[Work instruction] Copy every line of the listing below character for character, omitting the pictures.

[Supplied data]
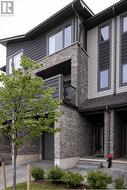 2144 MEADOWGATE BOULEVARD  London South, ON N6M 0H5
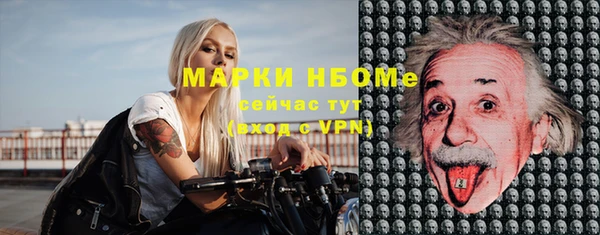 соль ск Зеленодольск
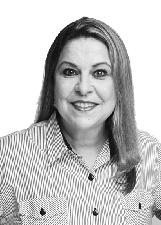 Foto de LENI THOMAZ GOMES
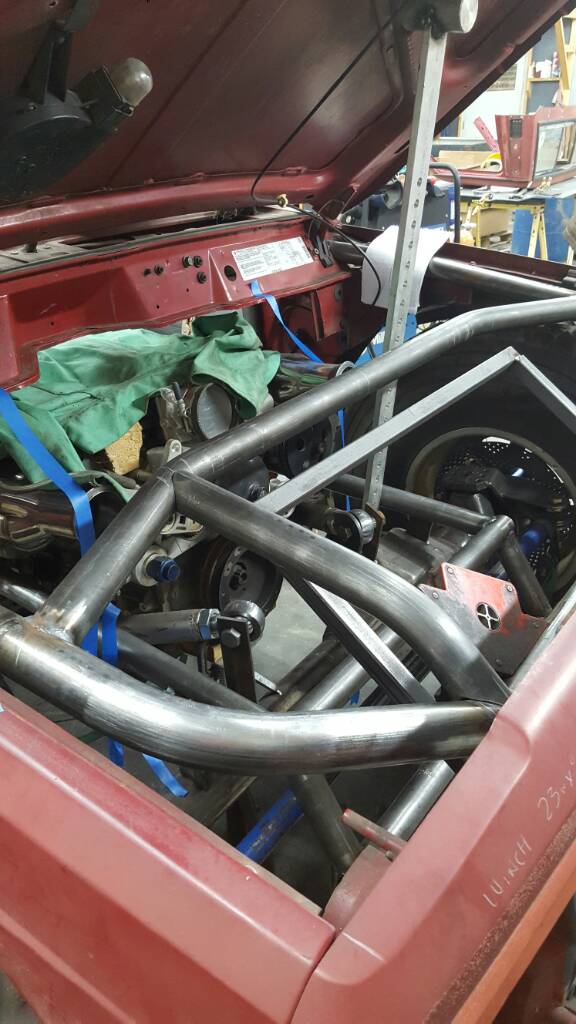 auploads-tapatalk_cdn-com_20160717_dcecd58ddd881a75ebf91243dc501513-jpg.223785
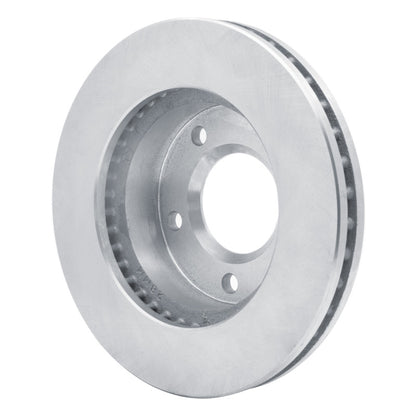 DFC 92-93 Mazda MPV Front Brake Rotor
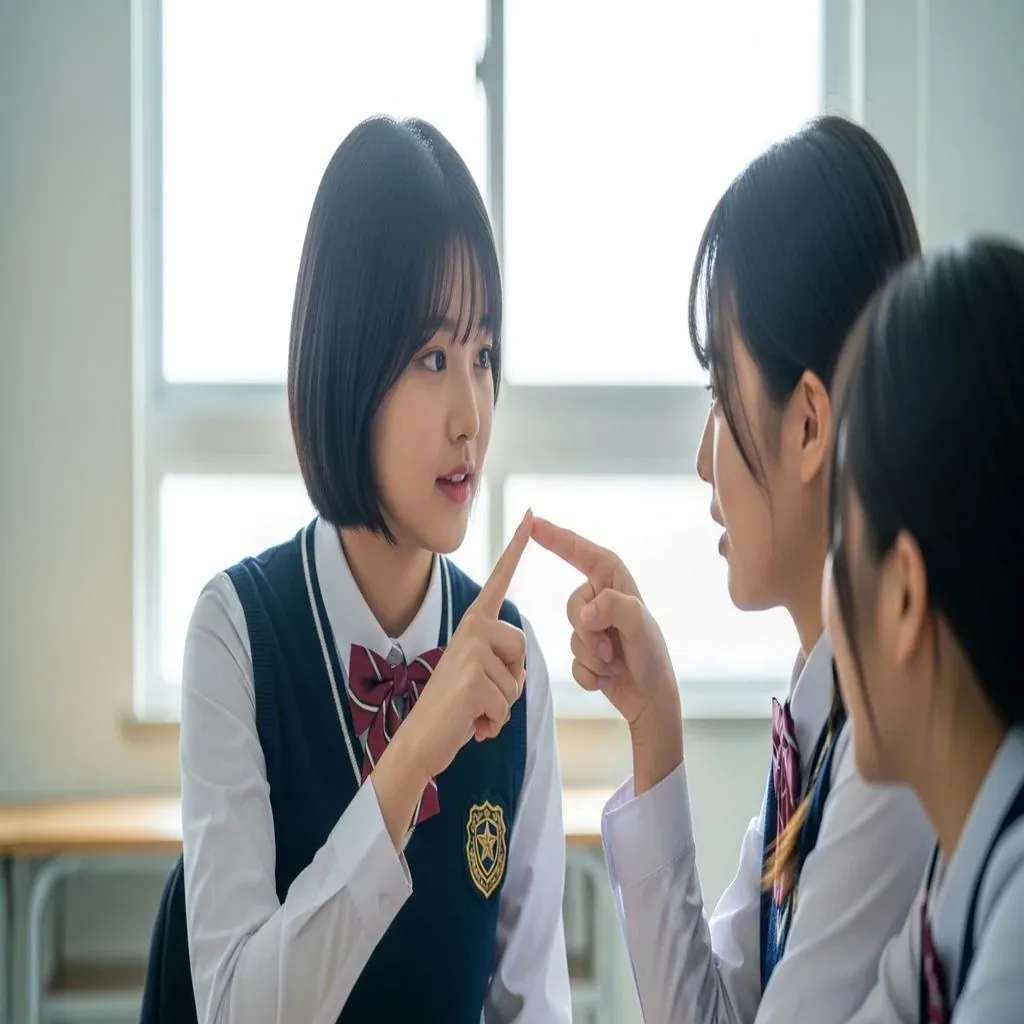 진천 영어수학학원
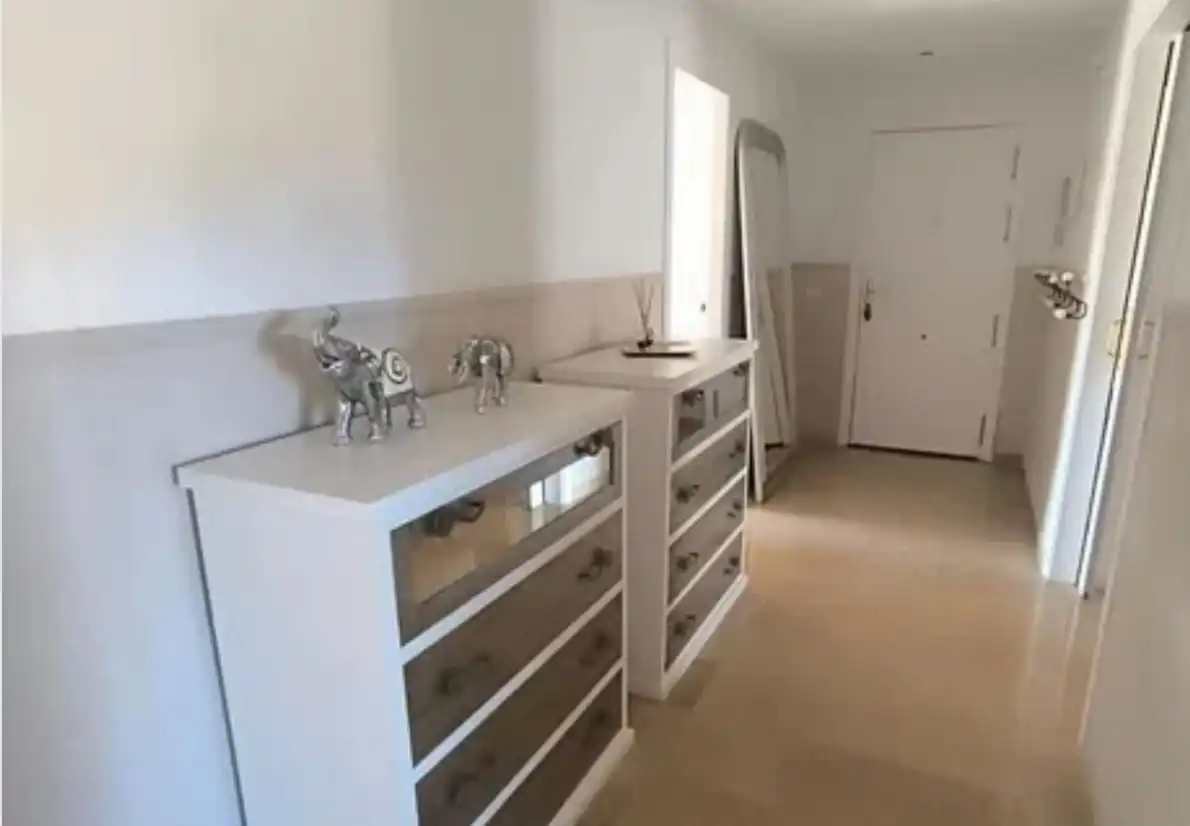 Apartament amb terrassa en venda a HUELVA DE CALAHONDA 3, imagen 8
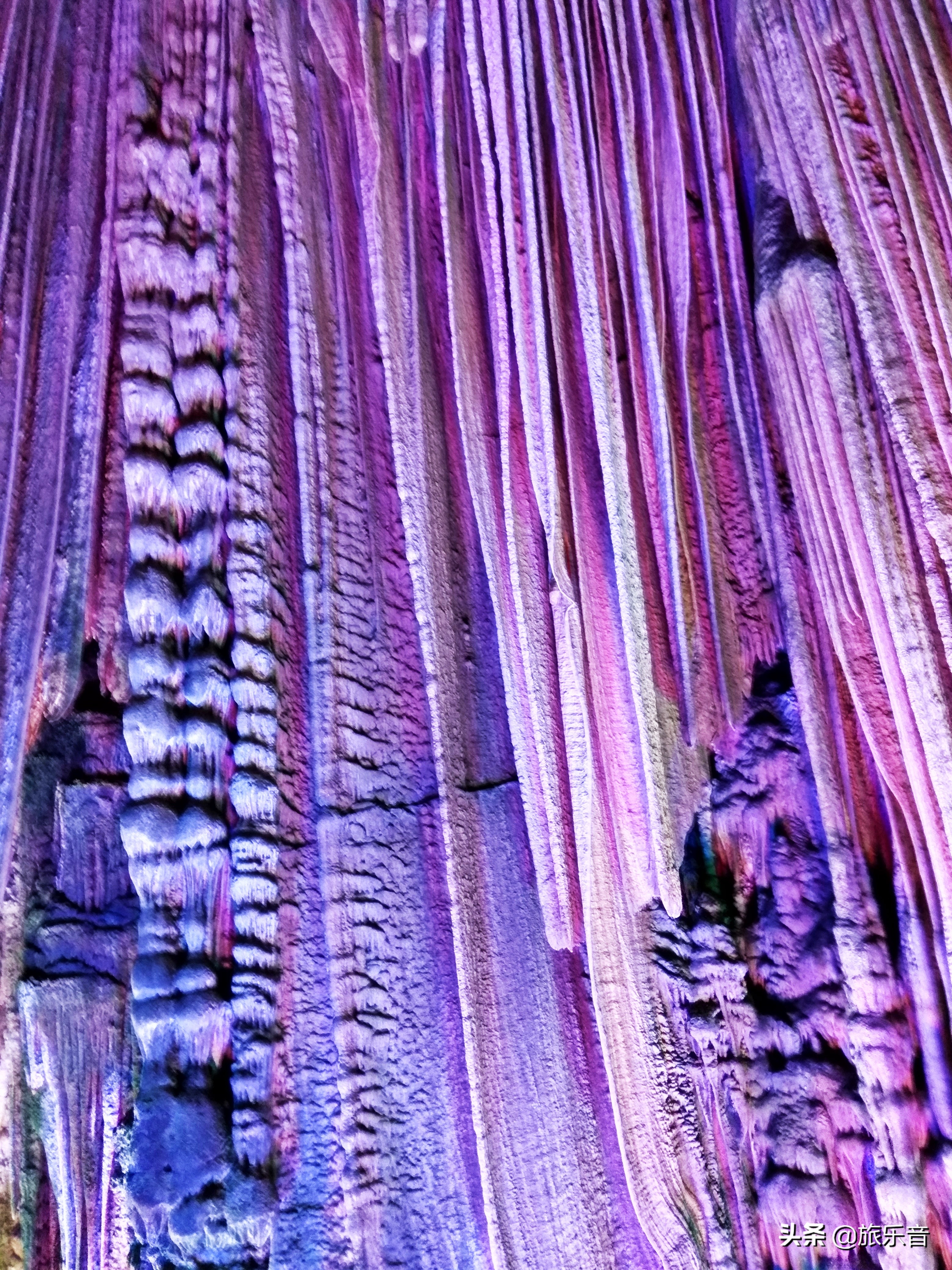 桂林阳朔必玩景点推荐三日游,桂林阳朔十大必玩旅游景点攻略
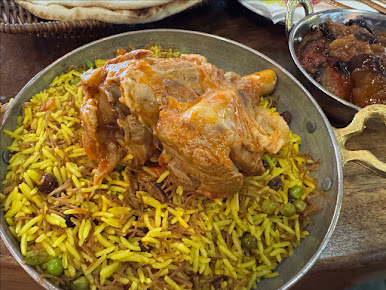 Photo Lasan Restaurant - 25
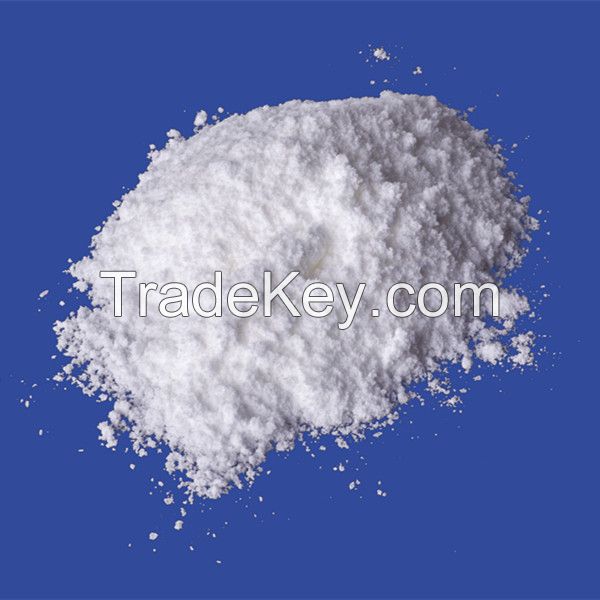 Cyclodextrin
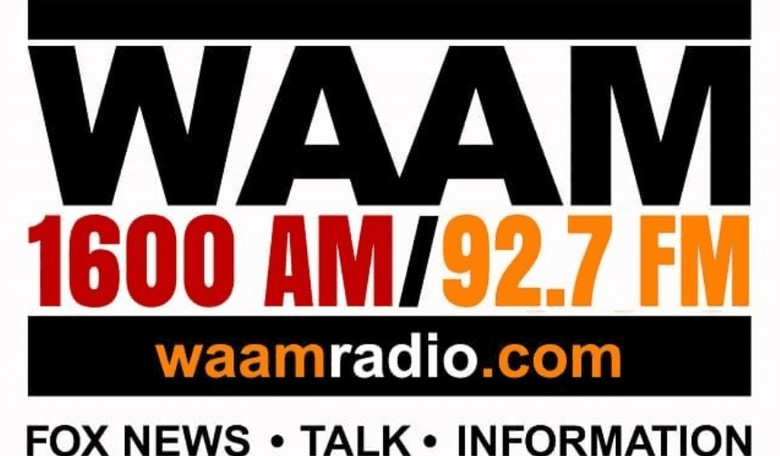 PODCAST: Duke Over America WAAM Radio Edition 202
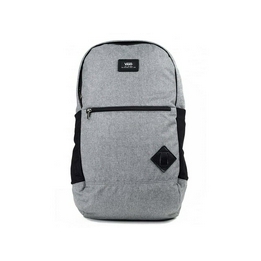 Overview image: Van Doren III Backpack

[Finished task]
 2144 MEADOWGATE BOULEVARD  London South, ON N6M 0H5
 соль ск Зеленодольск
 Foto de LENI THOMAZ GOMES
 auploads-tapatalk_cdn-com_20160717_dcecd58ddd881a75ebf91243dc501513-jpg.223785
 DFC 92-93 Mazda MPV Front Brake Rotor
 진천 영어수학학원
 Apartament amb terrassa en venda a HUELVA DE CALAHONDA 3, imagen 8
 桂林阳朔必玩景点推荐三日游,桂林阳朔十大必玩旅游景点攻略
 Photo Lasan Restaurant - 25
 Cyclodextrin
 PODCAST: Duke Over America WAAM Radio Edition 202
 Overview image: Van Doren III Backpack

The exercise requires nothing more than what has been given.